M. Bouteflika nous demande de lui faire confiance, cela est-il possible quand nous avons l’impression d’avoir à faire à un ventriloque ? Ses premières pensées n’ont-elles pas été à l’endroit des terroristes assassins ? C’est la bêtise que nous ne ferons pas ! Un président sous un autre ciel a dit un jour qu’on ne pouvait pardonner les crimes de sang quel que soit l’endroit où le crime est commis.
A-t-on vu M. Bouteflika essuyer les larmes d’un orphelin, d’une veuve, d’un père ou d’une mère comme il le fait théâtralement avec des “repentis” ? Une autre raison de ne pas lui faire confiance. Ce n’est qu’une trahison de plus envers ce peuple dont on ne cesse de vanter les mérites pour mieux l’avilir.

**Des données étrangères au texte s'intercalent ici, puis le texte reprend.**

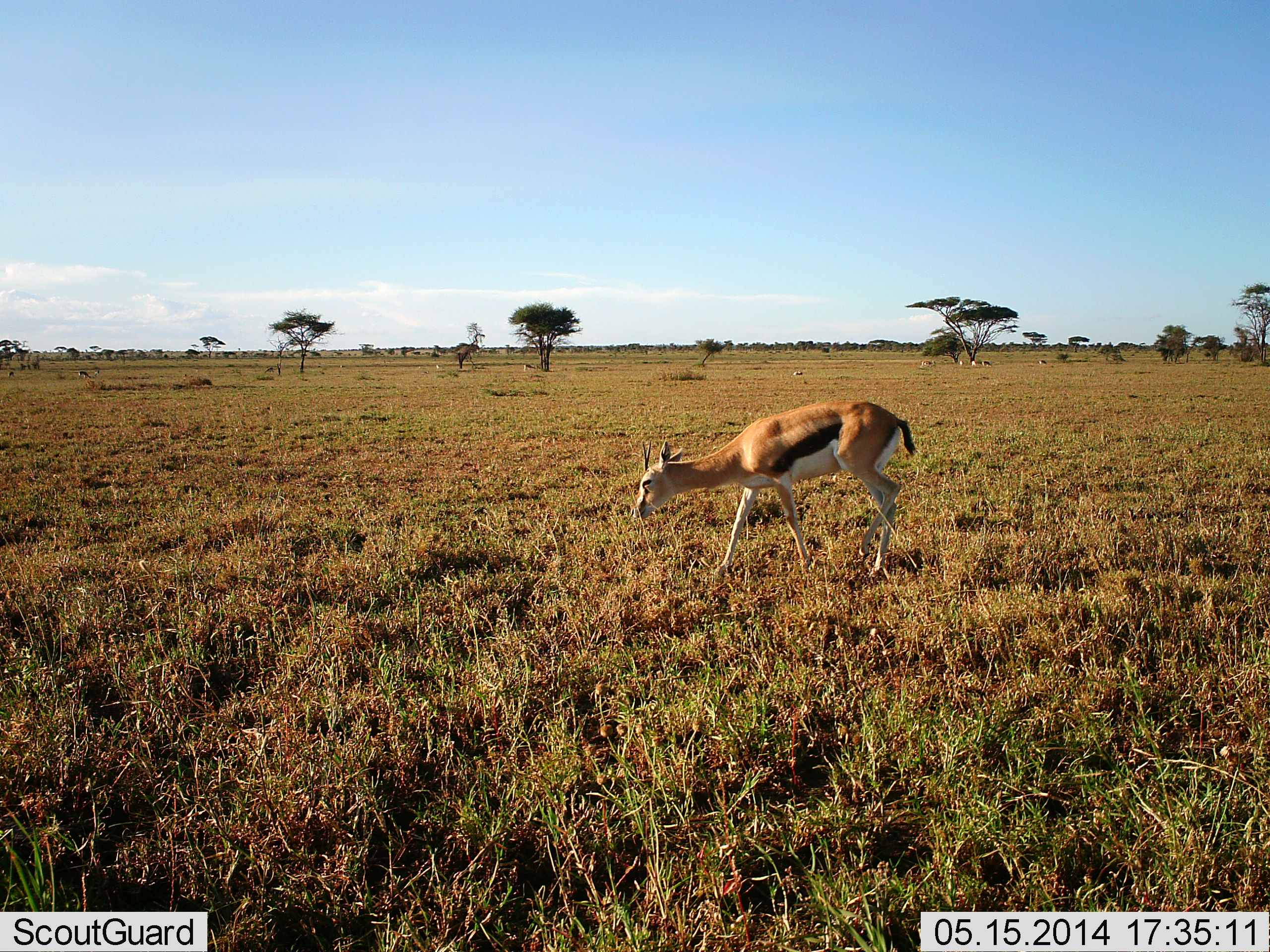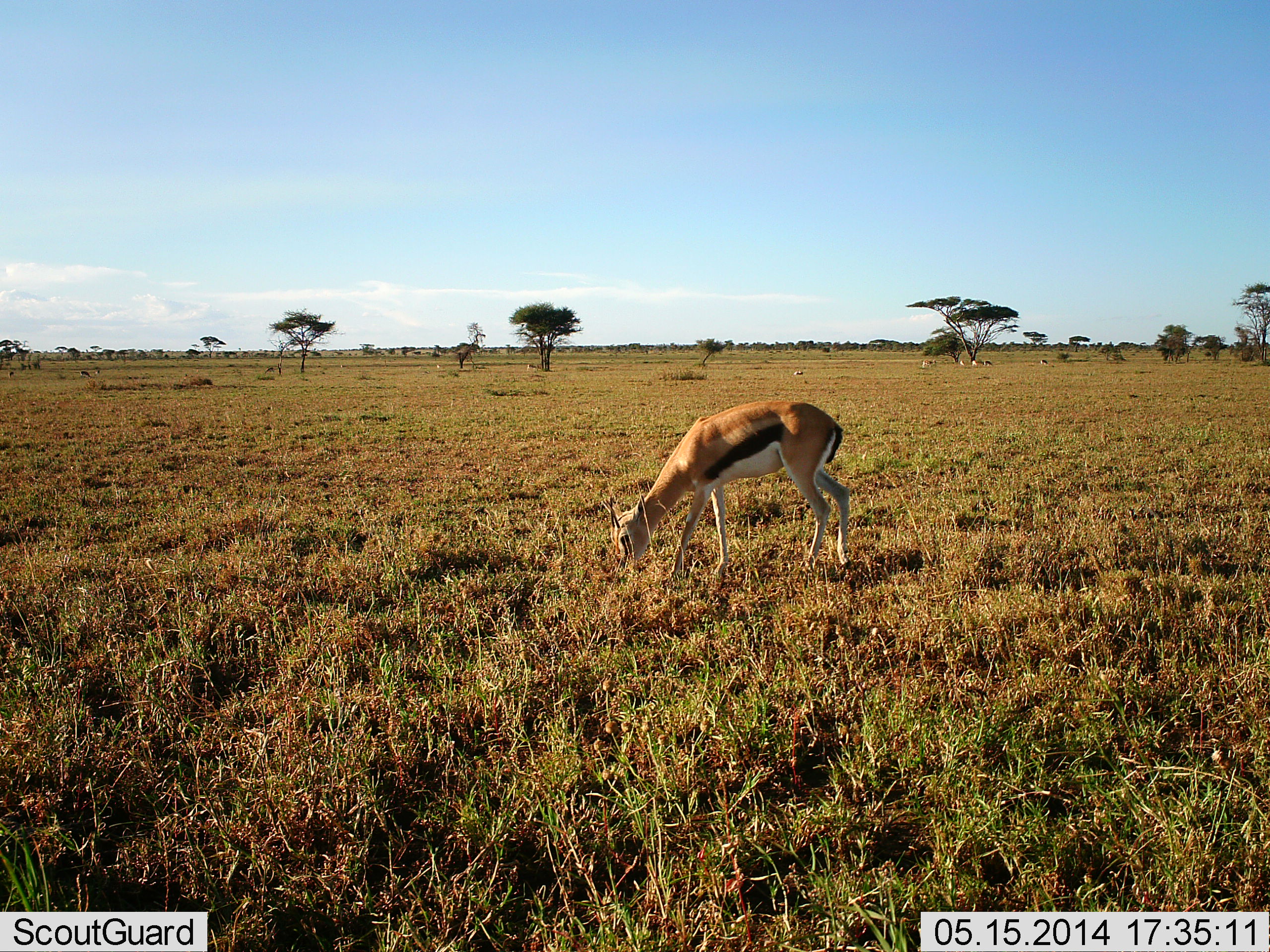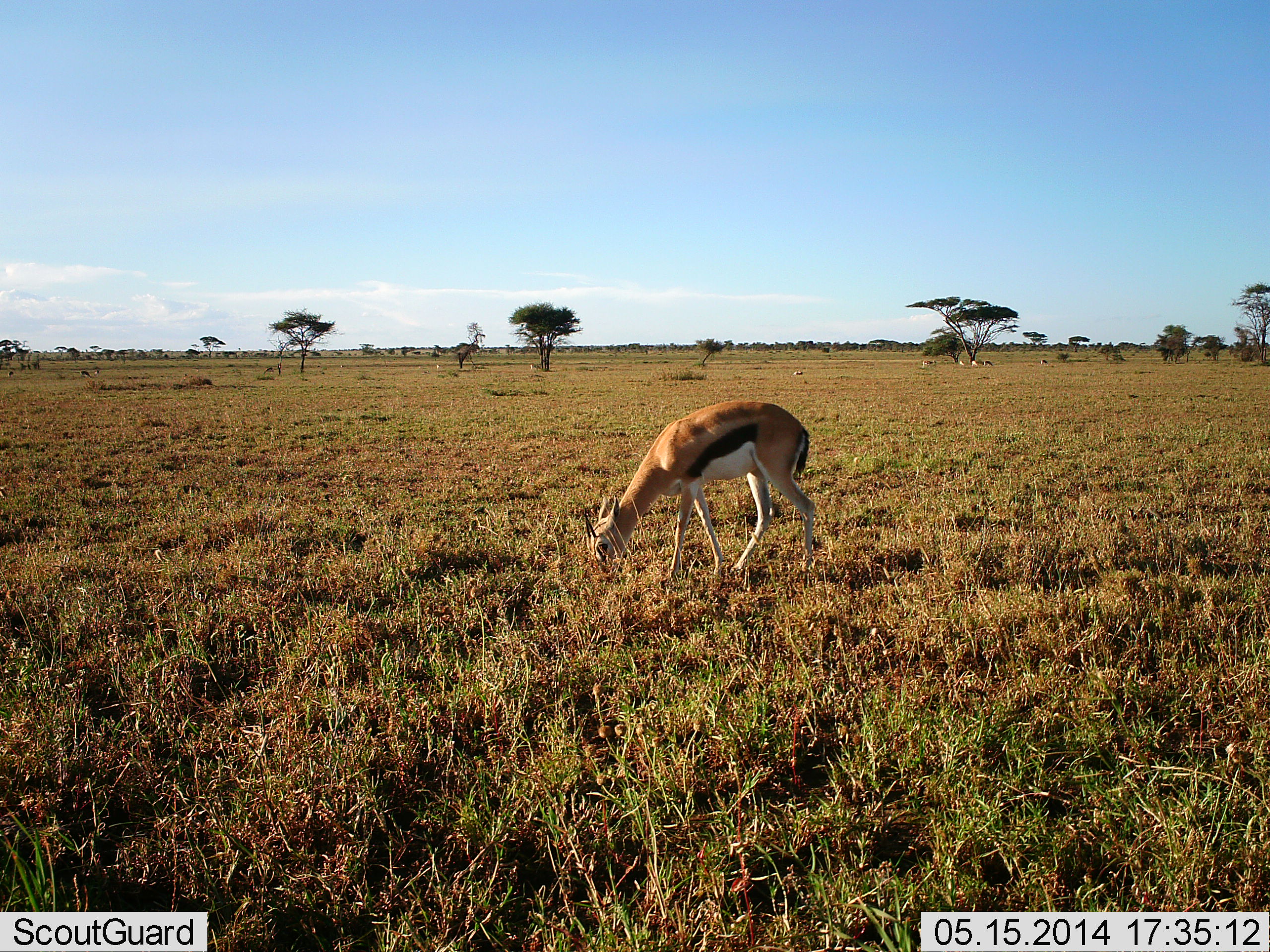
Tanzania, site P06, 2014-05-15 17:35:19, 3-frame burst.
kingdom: Animalia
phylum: Chordata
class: Mammalia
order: Artiodactyla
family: Bovidae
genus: Eudorcas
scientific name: Eudorcas thomsonii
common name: thomson's gazelle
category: gazellethomsons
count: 1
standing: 20%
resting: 0%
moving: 10%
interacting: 0%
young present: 10%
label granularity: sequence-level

Quel est ce repenti qui s’est exprimé publiquement ou en aparté par des regrets envers les familles des victimes et envers la nation algérienne qu’il semble chérir tant ? Tout au contraire, tous, autant qu’ils sont, regrettent de ne pas avoir éliminé plus de gens. Les terroristes non seulement ne regrettent pas d’avoir endeuillé l’Algérie dans son ensemble, mais ils sont fiers de ce qu’ils ont accompli et que si d’aventure une occasion similaire se présentait, ils n’hésiteraient pas à récidiver. D’où le chapeau bas de M. Bouteflika à leur endroit qui regretterait même de ne pouvoir les rejoindre à cause de son âge avancé. Loin d’être bêtes, les terroristes ont pris conscience de l’importance de leur chevauchée infernale. Sans elle, il est vrai que ceci n’est pas dû à un fait des démocrates, M. Bouteflika aurait continué sa traversée de la Suisse, où il serait resté dans les oubliettes de l’histoire et pour ça, ils espèrent des dividendes en plaçant la barre toujours très haut !

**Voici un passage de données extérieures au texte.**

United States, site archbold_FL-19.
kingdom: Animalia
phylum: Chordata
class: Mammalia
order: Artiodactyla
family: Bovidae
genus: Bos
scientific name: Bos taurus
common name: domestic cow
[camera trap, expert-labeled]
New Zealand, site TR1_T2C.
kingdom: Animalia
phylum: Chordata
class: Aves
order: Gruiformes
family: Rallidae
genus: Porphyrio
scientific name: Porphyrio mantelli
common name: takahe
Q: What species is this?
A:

Cette campagne pour la réconciliation ne devrait faire couler que beaucoup d’encre et de salive et cela devrait en principe nous réjouir s’il n’y avait pas cette crainte que le sang finira, inévitablement, par tout laver.
Si les islamistes avaient fait usage uniquement de la plume à l’instar des démocrates, l’Algérie s’en serait sortie avec des œuvres littéraires majeures et des auteurs de résonances internationales. De notre côté, nous faisons justement usage de la plume non pour rédiger un talisman pour oublier ou supporter la douleur de la trahison mais pour que la justice s’exprime à notre place.

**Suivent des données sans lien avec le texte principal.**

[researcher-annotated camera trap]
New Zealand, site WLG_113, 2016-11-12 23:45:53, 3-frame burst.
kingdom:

Et Monsieur Bouteflika aurait été mieux inspiré en ne jetant pas en prison M. Benchicou coupable seulement de “délit d’écriture”. Et si délit il y a, alors qu’il recevait en grande pompe Madani Mezrag chef incontesté des hordes des assassins lequel se permet un autre crime en insultant le mouvement citoyen, comme l’avait fait un certain Nahnah, en assimilant le MCB au GIA ! Nous disons et nous affirmons que nul, que nous autres, ne doit donner des leçons de moralité surtout quand ces leçons nous émanent de touristes politiques, des tapis dans l’ombre ou de ceux qui avaient de jeunes appelés pour assurer leur garde et sécurité. Non, aucun de ceux qui haranguent les foules aujourd’hui, n’a vécu ce que nous avons enduré ! Et ces zaouïas, qui, hier muettes comme des carpes, retrouvent comme par enchantement la verve.
Nous tenons donc à dénoncer les ténors du verbiage facile parce que quand les hordes sauvages sévissaient en toute impunité, bon nombre d’entre eux se terraient lamentablement quand ils n’apportaient pas soutiens politique et logistique et faisant dans l’apologie du terrorisme.
Les propos tenus par ces spécialistes du verbe facile attisent plus qu’ils ne calment nos blessures par “nous pardonnons, mais nous n’oublions pas !” Rien que ça !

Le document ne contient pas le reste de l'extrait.